Das Daedroth ließ die Überreste des Goblins in seinen Klauen fallen und drehte sich zu Arranges herum um auf weitere Anweisungen zu warten. Der Nekromant, welcher die ganze Szenerie mit ausdruckloser Miene mitverfolgt hatte, bewegte seine Lippen kaum merklich, dann verging die Gestalt des Daedras in einem leichten, imaginären Windhauch. 'Das wars, gehen wir.' Sagte der Kaiserliche und wandte sich Richtung Ausgang.

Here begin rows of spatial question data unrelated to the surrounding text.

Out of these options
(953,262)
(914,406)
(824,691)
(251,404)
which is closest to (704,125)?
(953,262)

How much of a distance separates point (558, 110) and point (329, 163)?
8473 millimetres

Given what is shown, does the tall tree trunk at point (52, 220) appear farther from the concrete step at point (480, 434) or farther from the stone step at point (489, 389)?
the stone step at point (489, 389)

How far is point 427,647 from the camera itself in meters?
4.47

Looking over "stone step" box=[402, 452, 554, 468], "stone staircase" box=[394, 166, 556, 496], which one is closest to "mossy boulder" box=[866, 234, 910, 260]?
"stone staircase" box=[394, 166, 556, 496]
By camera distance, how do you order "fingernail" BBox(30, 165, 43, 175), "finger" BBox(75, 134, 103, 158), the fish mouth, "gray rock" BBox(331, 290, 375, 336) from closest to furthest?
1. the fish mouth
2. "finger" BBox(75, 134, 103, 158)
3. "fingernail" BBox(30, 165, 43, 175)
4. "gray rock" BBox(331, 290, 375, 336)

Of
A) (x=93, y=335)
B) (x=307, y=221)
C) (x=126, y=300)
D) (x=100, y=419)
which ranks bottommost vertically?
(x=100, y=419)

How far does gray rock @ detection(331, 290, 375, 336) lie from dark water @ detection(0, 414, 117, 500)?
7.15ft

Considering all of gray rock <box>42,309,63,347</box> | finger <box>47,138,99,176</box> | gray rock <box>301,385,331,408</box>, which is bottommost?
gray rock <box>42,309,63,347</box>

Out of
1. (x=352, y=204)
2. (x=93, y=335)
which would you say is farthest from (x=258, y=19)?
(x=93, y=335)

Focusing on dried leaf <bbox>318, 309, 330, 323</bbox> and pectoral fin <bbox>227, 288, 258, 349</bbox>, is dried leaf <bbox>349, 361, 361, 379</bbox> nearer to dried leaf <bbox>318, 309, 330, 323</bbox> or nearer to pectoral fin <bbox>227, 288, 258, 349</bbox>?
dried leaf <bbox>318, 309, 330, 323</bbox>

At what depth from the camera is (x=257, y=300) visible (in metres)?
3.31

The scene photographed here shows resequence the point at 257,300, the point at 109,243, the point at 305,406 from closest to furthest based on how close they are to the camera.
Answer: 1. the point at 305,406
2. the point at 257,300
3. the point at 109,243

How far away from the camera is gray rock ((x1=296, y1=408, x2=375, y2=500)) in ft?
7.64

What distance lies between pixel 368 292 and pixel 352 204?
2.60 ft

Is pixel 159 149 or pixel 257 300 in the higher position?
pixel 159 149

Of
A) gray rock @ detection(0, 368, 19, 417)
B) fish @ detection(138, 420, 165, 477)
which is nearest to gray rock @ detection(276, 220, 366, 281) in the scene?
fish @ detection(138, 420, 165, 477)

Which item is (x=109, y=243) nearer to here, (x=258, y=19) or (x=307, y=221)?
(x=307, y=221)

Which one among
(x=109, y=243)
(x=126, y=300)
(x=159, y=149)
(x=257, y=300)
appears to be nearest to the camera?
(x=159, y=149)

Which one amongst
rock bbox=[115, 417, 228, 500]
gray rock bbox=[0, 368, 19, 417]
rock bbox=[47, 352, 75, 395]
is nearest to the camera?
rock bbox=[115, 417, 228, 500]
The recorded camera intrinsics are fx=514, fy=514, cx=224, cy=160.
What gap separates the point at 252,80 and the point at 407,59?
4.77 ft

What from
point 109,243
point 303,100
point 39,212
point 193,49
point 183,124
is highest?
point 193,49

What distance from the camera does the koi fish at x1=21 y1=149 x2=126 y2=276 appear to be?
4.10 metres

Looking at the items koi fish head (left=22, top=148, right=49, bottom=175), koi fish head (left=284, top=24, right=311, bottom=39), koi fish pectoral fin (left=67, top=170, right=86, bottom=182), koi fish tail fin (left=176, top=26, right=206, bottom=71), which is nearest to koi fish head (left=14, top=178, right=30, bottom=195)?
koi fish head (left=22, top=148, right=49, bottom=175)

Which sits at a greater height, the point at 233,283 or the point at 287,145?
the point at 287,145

Sie folgte Arranges aus der Höhle, froh, den schmalen Gängen und dieser letzten, unschönen Szene entkommen zu können. Nein, sie würde gewiß niemandem davon erzählen. Dafür schämte sie sich viel zu sehr. Was denn, meldete sich die bösartige Stimme in ihrem Kopf wieder, hat die strahlende Rüstung der Gildenkriegerin einen häßlichen Fleck bekommen? Willkommen in der Wirklichkeit. Erynn schüttelte den Kopf, um ihre Gedanken zu klären. Es gab keinen anderen Weg, die Plage endgültig zu beenden. Das ist mir auch klar. Aber man hätte es... sauberer erledigen können.
Sie gab ihrer Stimme einen betont gleichgültigen Klang, als sie den Kaiserlichen noch einmal ansprach: „Vergeßt nicht, Eure Beute einzusammeln.“ Nein, vor diesem Kerl würde sie sich ganz sicher keine Blöße mehr geben.